Interpretation Guidance § 101(c)
Interestingly, the final section of the Patent Eligibility Restoration Act of 2022 would provide guidelines courts must follow when interpreting § 101. Specifically, the proposal would require eligibility to be determined “(B) without regard to (i) the manner in which the claimed invention was made; (ii) whether a claim element is known, conventional, routine, or naturally occurring; (iii) the state of the applicable art, as of the date on which the claimed invention is invented; or (iv) any other consideration in section 102, 103, or 112 [i.e., novelty, nonobviousness, written description or enablement].” This is a major departure from the framework of Mayo where the Court had to first determine whether the methods at issue were well known in the art, and then proceed to determine if the invention sufficiently transformed those methods so as to be patentable. Mayo, 132 S.Ct. 1289, 1297-1298 (2012). Similarly, these restrictions would impact an analysis of software and business method patents under Alice, because a court must first determine whether a claim was directed at an abstract idea, and then whether the claim possessed enough of an inventive concept to transform that idea into a new or useful invention.
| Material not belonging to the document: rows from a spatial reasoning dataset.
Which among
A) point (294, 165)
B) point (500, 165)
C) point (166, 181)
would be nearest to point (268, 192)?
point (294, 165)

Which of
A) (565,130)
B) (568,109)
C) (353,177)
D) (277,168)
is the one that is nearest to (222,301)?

Alice, 134 S. Ct. 2347, 2355 (2014). If the proposal passes, it is hard to imagine these analyses remaining the same if a court cannot consider whether, for example, an invention is known, conventional, routine or naturally occurring in assessing the inventive step.
The Patent Eligibility Restoration Act of 2022 presents many (possibly welcome) changes to § 101 that seek to clarify patent eligibility, help more inventors get patents and spur innovation. Though not without its own ambiguities, perhaps this is the type of change necessary to give inventors greater confidence in the validity and value of patents in the life sciences and technology sectors, and thus more willing to invest time and money in developing their inventions.